Problem to work on
Print every one of the following items verbatim, leaving the pictures out.

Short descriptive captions
━━━━━━
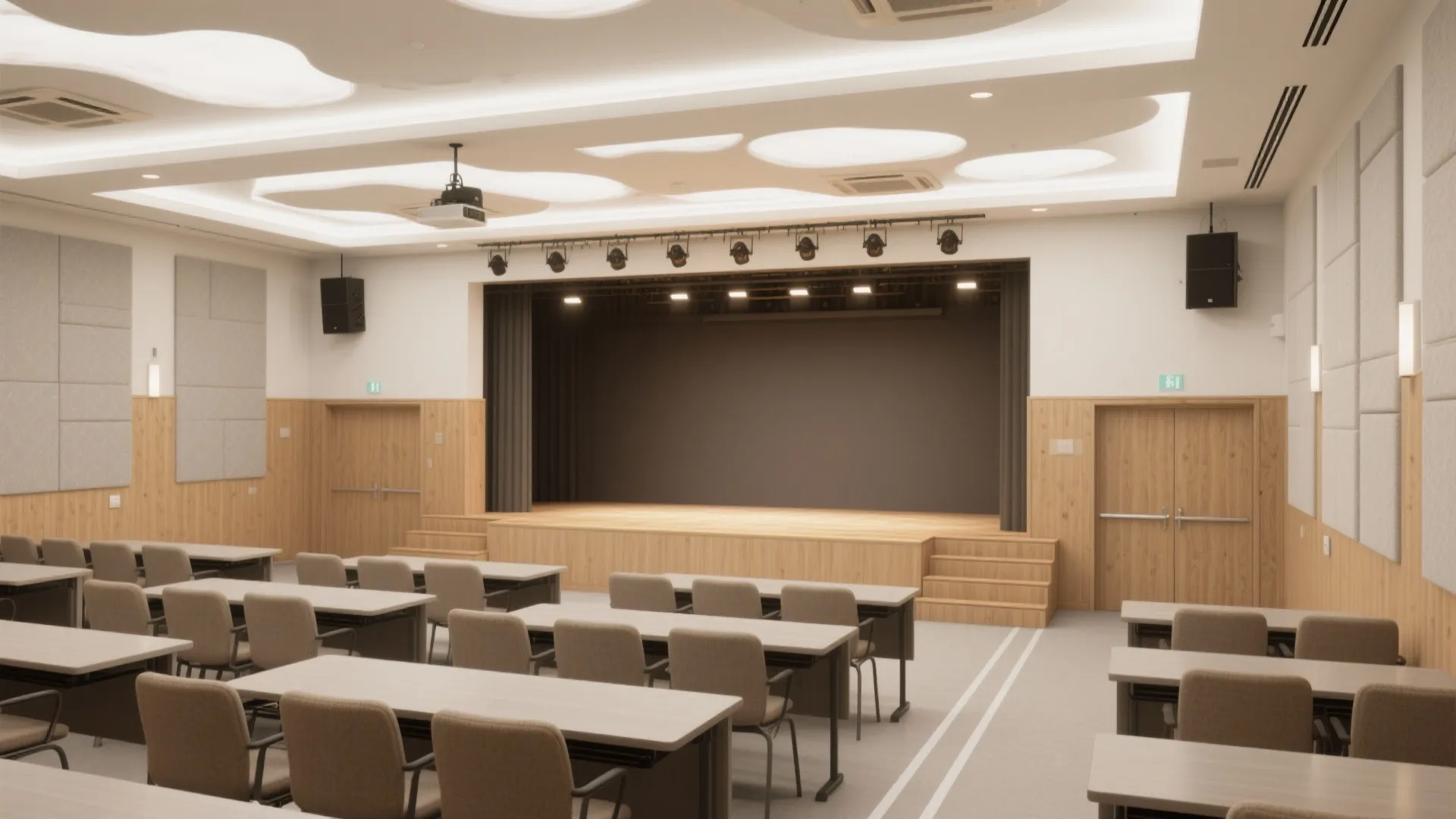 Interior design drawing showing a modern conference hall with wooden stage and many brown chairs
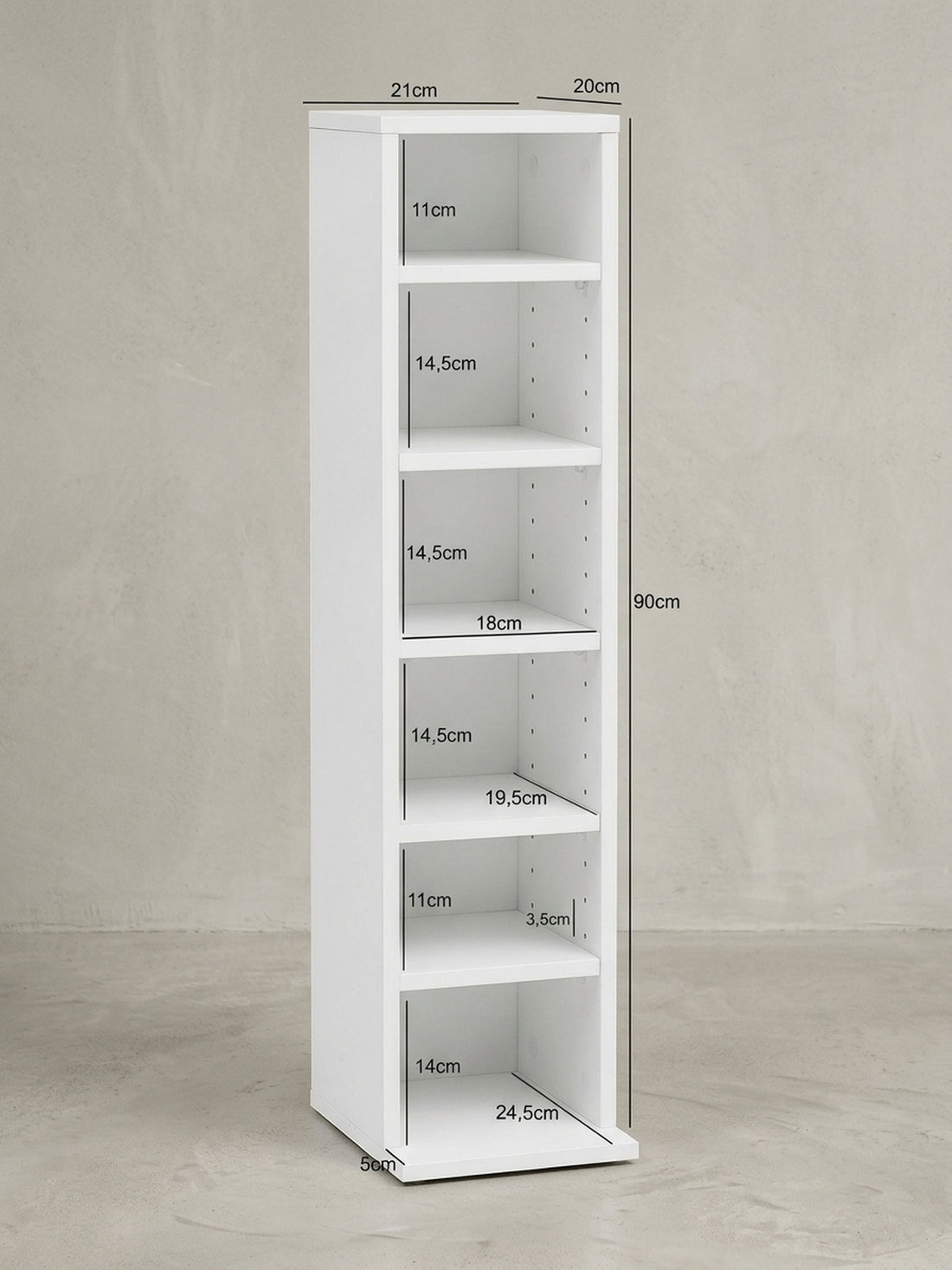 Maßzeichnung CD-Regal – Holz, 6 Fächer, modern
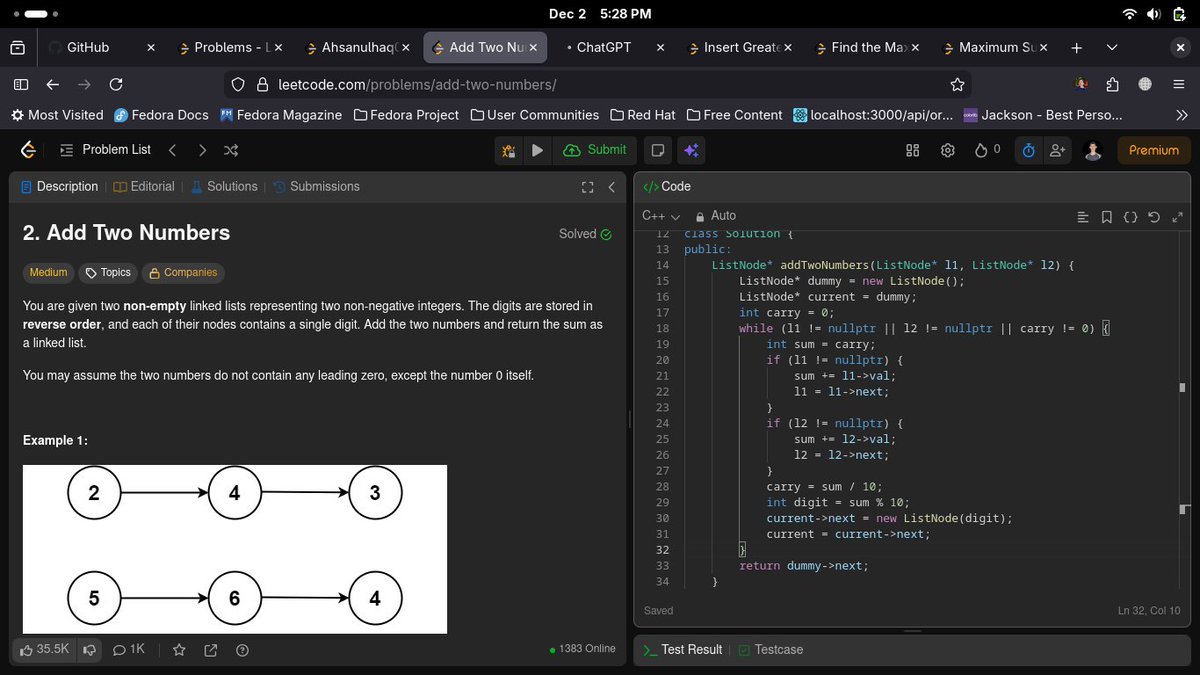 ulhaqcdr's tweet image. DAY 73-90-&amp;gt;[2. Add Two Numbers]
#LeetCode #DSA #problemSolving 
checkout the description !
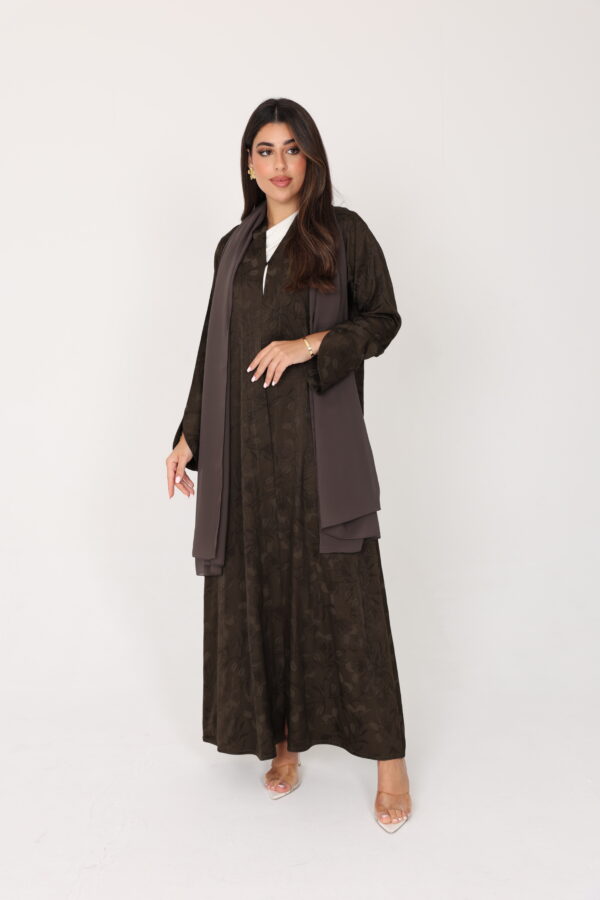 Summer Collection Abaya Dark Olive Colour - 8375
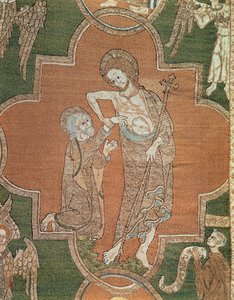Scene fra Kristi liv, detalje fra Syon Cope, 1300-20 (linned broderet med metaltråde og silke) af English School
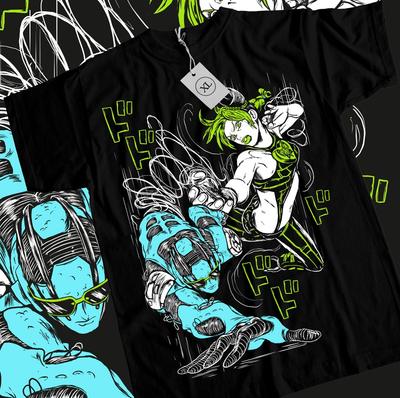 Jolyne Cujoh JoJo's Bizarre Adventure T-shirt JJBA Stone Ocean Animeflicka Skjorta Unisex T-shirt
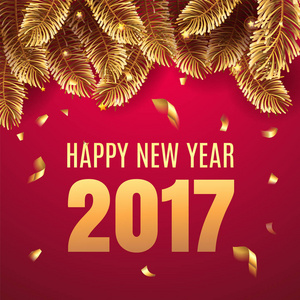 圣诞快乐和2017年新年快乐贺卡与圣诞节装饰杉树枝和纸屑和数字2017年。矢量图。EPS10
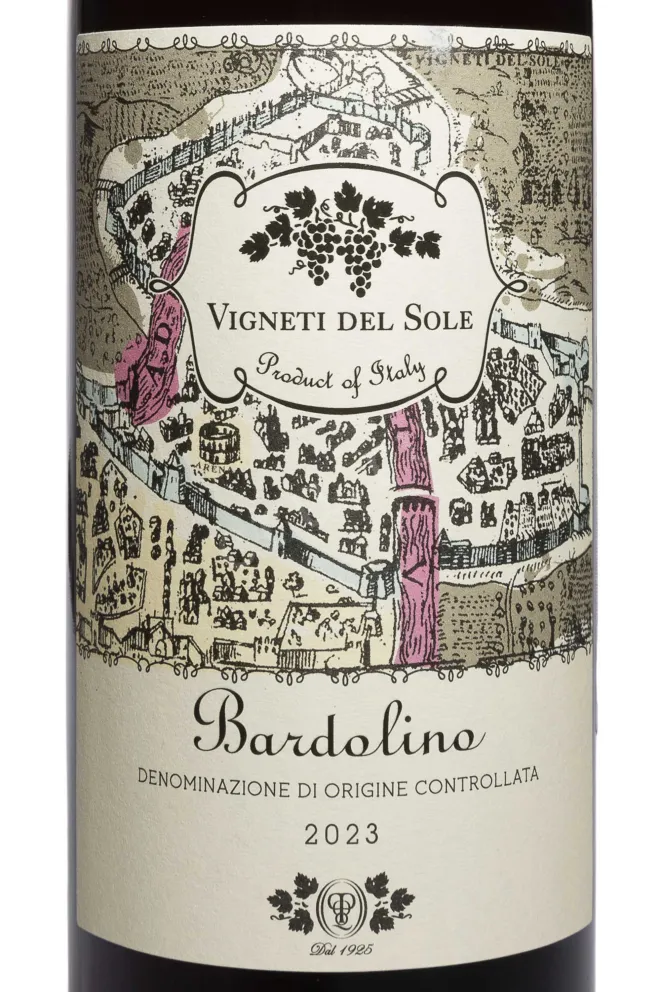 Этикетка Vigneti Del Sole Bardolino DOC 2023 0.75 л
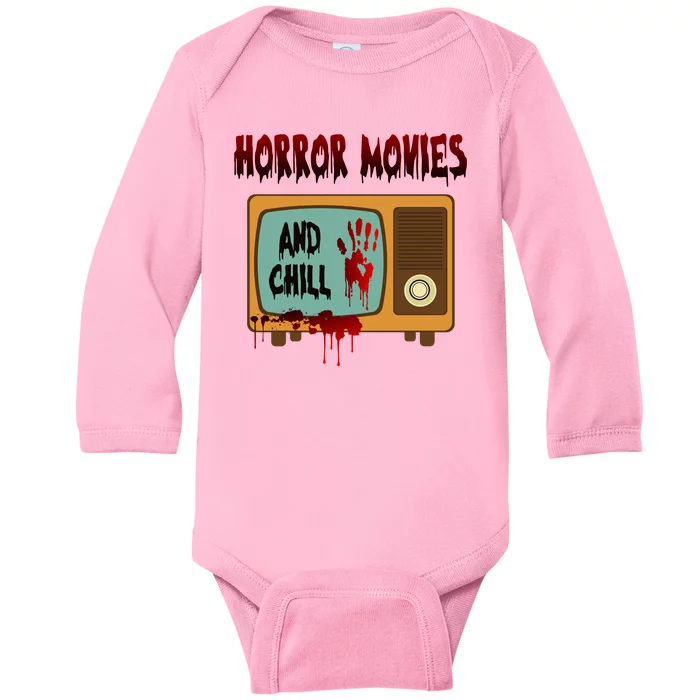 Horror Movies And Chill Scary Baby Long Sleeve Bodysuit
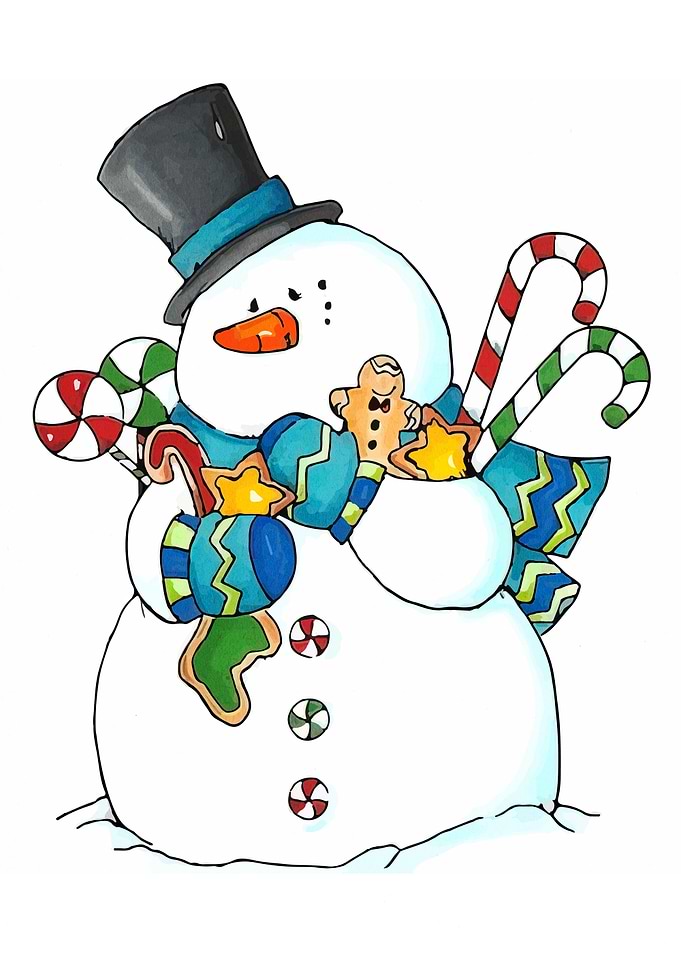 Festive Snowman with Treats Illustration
━━━━━━
Solution to this task
 Interior design drawing showing a modern conference hall with wooden stage and many brown chairs
 Maßzeichnung CD-Regal – Holz, 6 Fächer, modern
 ulhaqcdr's tweet image. DAY 73-90-&amp;gt;[2. Add Two Numbers]
#LeetCode #DSA #problemSolving 
checkout the description !
 Summer Collection Abaya Dark Olive Colour - 8375
Scene fra Kristi liv, detalje fra Syon Cope, 1300-20 (linned broderet med metaltråde og silke) af English School
 Jolyne Cujoh JoJo's Bizarre Adventure T-shirt JJBA Stone Ocean Animeflicka Skjorta Unisex T-shirt
 圣诞快乐和2017年新年快乐贺卡与圣诞节装饰杉树枝和纸屑和数字2017年。矢量图。EPS10
 Этикетка Vigneti Del Sole Bardolino DOC 2023 0.75 л
 Horror Movies And Chill Scary Baby Long Sleeve Bodysuit
 Festive Snowman with Treats Illustration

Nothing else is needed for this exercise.